Exercise: Reproduce the part of the records that opens with the line containing "Within the depicted moment, of" and closes with the line containing "5. grey asphalt @ (17, 26, 296, 119)", substituting "image" for "snapshot" and leaving everything else unchanged.

Records supplied:
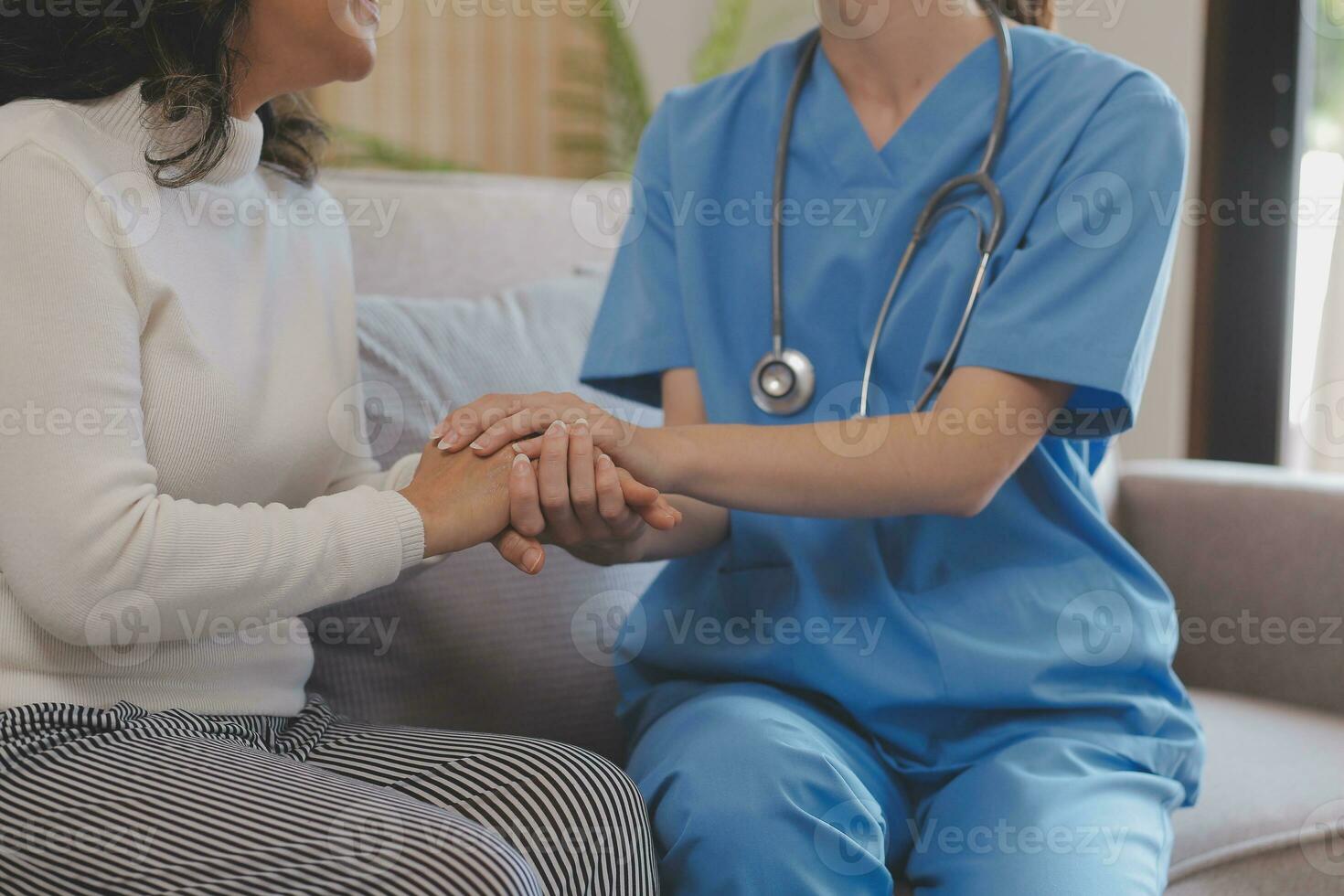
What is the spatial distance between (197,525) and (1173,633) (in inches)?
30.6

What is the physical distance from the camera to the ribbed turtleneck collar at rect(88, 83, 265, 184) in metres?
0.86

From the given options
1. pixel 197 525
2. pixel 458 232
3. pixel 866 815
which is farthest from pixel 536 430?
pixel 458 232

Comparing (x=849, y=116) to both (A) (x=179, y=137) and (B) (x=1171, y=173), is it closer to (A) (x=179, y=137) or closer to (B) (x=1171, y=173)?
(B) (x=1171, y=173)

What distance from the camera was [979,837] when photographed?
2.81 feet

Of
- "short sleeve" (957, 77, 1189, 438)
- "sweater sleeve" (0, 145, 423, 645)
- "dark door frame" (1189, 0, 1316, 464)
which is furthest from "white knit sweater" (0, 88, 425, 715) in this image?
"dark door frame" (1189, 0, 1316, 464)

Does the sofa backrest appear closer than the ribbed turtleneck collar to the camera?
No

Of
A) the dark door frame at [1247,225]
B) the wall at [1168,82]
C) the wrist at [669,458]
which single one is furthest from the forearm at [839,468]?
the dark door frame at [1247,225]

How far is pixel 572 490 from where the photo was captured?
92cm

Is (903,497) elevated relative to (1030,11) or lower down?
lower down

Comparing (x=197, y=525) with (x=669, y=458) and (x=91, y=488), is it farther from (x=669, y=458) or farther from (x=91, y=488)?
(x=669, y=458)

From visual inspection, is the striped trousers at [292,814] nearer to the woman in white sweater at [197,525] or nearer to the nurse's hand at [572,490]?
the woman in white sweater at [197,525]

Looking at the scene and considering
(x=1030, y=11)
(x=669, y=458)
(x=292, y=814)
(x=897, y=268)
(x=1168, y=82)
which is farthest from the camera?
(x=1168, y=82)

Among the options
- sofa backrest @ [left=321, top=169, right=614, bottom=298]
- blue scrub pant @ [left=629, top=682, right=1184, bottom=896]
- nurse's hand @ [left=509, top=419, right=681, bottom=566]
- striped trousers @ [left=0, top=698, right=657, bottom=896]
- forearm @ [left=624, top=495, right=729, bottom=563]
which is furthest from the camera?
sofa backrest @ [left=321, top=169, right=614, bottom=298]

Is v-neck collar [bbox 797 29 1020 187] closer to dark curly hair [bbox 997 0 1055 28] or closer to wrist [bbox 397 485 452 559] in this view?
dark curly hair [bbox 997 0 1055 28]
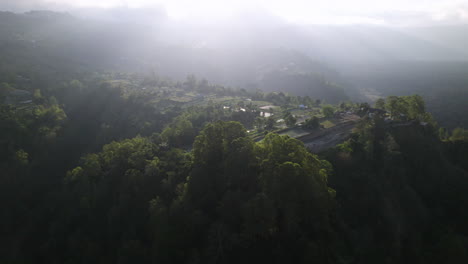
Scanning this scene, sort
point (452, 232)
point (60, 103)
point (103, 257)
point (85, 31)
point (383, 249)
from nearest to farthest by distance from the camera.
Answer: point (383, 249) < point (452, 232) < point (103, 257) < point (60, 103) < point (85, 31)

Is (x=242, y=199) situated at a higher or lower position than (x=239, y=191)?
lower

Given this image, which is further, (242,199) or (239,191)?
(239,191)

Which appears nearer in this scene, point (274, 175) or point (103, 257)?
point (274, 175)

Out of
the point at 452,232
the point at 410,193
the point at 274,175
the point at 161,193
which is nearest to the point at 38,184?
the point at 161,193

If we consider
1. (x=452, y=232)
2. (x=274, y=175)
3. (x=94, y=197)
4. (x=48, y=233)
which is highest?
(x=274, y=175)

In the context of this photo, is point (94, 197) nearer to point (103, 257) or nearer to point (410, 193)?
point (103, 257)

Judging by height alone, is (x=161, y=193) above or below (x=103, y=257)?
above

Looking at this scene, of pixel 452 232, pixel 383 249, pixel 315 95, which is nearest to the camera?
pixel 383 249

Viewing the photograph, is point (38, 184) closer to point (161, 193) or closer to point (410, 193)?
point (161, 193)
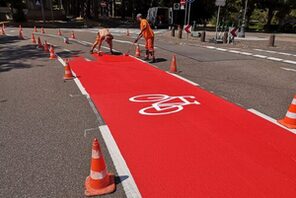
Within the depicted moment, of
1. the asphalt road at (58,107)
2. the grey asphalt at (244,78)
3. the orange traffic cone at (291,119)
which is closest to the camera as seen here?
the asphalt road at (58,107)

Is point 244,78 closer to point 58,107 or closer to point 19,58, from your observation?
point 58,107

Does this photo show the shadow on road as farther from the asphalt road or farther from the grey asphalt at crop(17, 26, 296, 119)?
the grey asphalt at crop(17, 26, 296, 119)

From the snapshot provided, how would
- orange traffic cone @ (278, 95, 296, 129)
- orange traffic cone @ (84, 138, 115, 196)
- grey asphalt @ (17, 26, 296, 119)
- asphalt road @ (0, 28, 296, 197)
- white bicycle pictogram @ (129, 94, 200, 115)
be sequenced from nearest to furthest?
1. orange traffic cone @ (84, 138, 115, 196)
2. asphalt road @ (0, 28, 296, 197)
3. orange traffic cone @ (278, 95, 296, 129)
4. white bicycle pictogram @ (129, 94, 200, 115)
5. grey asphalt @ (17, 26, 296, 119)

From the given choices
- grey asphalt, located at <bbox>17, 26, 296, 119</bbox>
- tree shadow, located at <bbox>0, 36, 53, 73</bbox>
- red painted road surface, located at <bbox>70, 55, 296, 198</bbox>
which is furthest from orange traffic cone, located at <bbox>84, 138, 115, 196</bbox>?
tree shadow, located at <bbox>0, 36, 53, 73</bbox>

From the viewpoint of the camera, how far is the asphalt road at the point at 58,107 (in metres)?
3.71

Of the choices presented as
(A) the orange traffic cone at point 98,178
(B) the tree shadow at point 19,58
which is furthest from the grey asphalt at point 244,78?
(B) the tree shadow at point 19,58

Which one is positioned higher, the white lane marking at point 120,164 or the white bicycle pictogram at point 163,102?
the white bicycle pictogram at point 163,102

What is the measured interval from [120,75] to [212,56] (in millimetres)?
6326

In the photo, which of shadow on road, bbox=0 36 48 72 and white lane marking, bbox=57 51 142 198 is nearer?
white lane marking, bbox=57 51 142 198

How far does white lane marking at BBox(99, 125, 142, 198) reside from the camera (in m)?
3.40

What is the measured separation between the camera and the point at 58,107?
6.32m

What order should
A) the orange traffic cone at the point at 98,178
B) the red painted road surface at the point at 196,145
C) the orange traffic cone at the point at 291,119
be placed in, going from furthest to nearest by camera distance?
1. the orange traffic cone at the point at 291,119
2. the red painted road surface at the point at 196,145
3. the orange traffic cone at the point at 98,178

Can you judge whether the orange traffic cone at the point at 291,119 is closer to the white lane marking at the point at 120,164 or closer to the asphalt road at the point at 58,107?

* * *

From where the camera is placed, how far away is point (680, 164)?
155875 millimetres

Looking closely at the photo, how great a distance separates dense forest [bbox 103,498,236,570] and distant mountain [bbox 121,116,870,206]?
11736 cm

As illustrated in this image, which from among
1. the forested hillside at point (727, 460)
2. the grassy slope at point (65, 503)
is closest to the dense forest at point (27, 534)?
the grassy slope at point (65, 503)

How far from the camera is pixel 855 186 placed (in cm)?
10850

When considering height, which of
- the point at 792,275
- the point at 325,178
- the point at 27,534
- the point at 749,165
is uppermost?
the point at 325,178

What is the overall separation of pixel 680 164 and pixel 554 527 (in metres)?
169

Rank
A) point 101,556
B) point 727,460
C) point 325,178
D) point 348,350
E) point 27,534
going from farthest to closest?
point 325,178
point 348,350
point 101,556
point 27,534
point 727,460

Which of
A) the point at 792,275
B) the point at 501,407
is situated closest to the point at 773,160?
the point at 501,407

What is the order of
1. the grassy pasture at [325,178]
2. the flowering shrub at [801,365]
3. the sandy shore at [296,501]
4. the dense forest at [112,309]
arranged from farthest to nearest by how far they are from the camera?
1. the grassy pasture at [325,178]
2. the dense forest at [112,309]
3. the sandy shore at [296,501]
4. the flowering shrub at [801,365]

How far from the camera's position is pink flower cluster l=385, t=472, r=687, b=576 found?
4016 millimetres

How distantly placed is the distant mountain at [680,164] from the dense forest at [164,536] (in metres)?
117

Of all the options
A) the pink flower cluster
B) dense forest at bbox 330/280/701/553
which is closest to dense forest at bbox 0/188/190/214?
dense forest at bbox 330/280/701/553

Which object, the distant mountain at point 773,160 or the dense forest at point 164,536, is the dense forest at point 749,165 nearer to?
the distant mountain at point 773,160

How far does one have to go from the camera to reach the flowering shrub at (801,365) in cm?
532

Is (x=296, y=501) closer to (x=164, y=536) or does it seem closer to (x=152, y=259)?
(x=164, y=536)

==

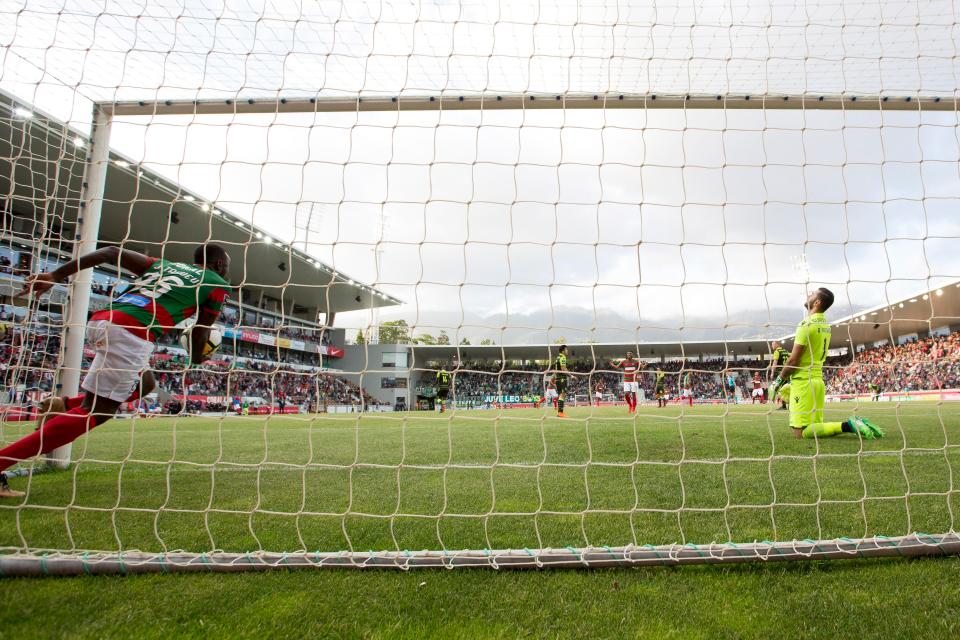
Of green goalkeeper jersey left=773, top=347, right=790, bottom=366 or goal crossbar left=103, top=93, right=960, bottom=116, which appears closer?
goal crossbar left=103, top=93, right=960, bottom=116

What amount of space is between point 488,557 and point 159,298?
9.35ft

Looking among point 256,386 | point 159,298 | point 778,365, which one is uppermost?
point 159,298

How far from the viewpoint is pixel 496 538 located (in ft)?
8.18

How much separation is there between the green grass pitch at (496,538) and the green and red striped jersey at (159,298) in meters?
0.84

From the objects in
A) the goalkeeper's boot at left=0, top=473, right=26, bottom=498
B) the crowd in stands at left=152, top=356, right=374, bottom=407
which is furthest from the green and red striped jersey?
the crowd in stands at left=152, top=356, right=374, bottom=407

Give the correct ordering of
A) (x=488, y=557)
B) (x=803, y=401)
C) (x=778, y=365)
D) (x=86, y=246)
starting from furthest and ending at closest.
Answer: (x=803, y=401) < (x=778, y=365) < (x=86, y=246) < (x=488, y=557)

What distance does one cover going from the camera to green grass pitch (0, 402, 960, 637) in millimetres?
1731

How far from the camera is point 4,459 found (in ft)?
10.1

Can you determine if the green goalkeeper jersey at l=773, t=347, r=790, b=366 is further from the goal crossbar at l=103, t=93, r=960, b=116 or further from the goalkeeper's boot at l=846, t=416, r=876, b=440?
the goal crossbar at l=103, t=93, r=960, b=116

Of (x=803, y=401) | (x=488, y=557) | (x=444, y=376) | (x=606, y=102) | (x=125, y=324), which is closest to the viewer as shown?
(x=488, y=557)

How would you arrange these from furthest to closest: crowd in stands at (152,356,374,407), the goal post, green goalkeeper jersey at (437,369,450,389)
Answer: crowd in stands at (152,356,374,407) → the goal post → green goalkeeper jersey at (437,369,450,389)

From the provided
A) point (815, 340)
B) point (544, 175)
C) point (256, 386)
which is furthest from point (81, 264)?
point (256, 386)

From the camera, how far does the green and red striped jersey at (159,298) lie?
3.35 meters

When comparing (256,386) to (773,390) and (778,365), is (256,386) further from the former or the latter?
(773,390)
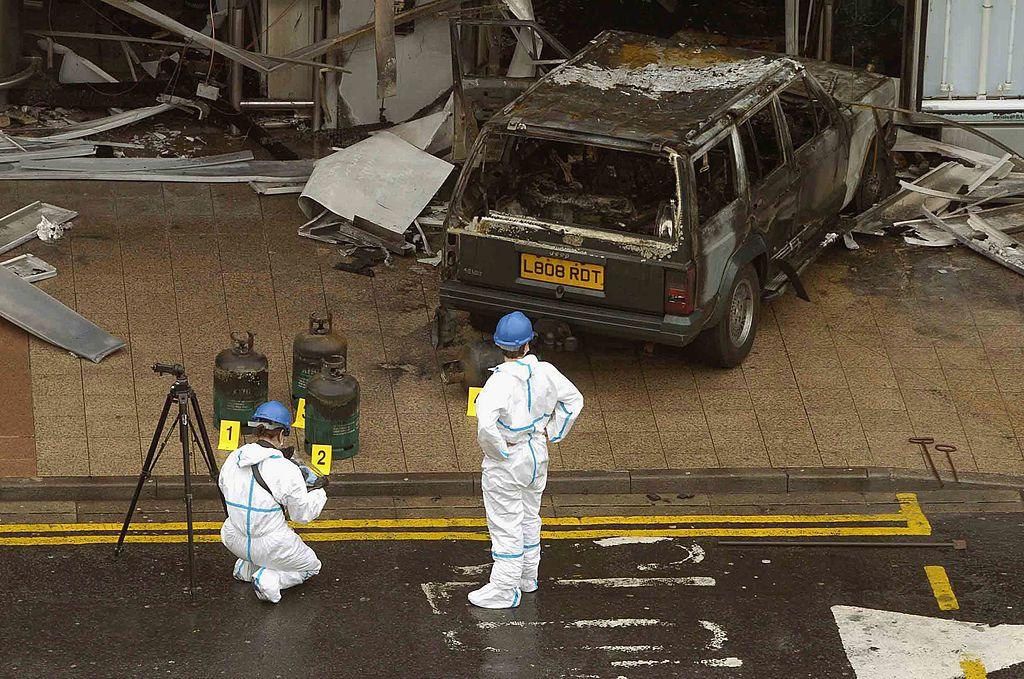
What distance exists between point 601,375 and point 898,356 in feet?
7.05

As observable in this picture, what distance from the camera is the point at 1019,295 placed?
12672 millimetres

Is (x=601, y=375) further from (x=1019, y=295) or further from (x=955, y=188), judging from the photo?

Full answer:
Within the depicted moment, of
1. the asphalt road at (58,107)
2. the grey asphalt at (244,78)
3. the orange traffic cone at (291,119)
which is closest to the camera as seen here?
the asphalt road at (58,107)

Is point 244,78 closer to point 58,107 or closer to point 19,58, from your observation?
point 58,107

Does this photo show the shadow on road as farther from the asphalt road or farther from the grey asphalt at crop(17, 26, 296, 119)?
the grey asphalt at crop(17, 26, 296, 119)

From the image provided, how would
- orange traffic cone @ (278, 95, 296, 129)
- orange traffic cone @ (84, 138, 115, 196)
- grey asphalt @ (17, 26, 296, 119)
- asphalt road @ (0, 28, 296, 197)
- white bicycle pictogram @ (129, 94, 200, 115)
be sequenced from nearest to furthest?
1. orange traffic cone @ (84, 138, 115, 196)
2. asphalt road @ (0, 28, 296, 197)
3. orange traffic cone @ (278, 95, 296, 129)
4. white bicycle pictogram @ (129, 94, 200, 115)
5. grey asphalt @ (17, 26, 296, 119)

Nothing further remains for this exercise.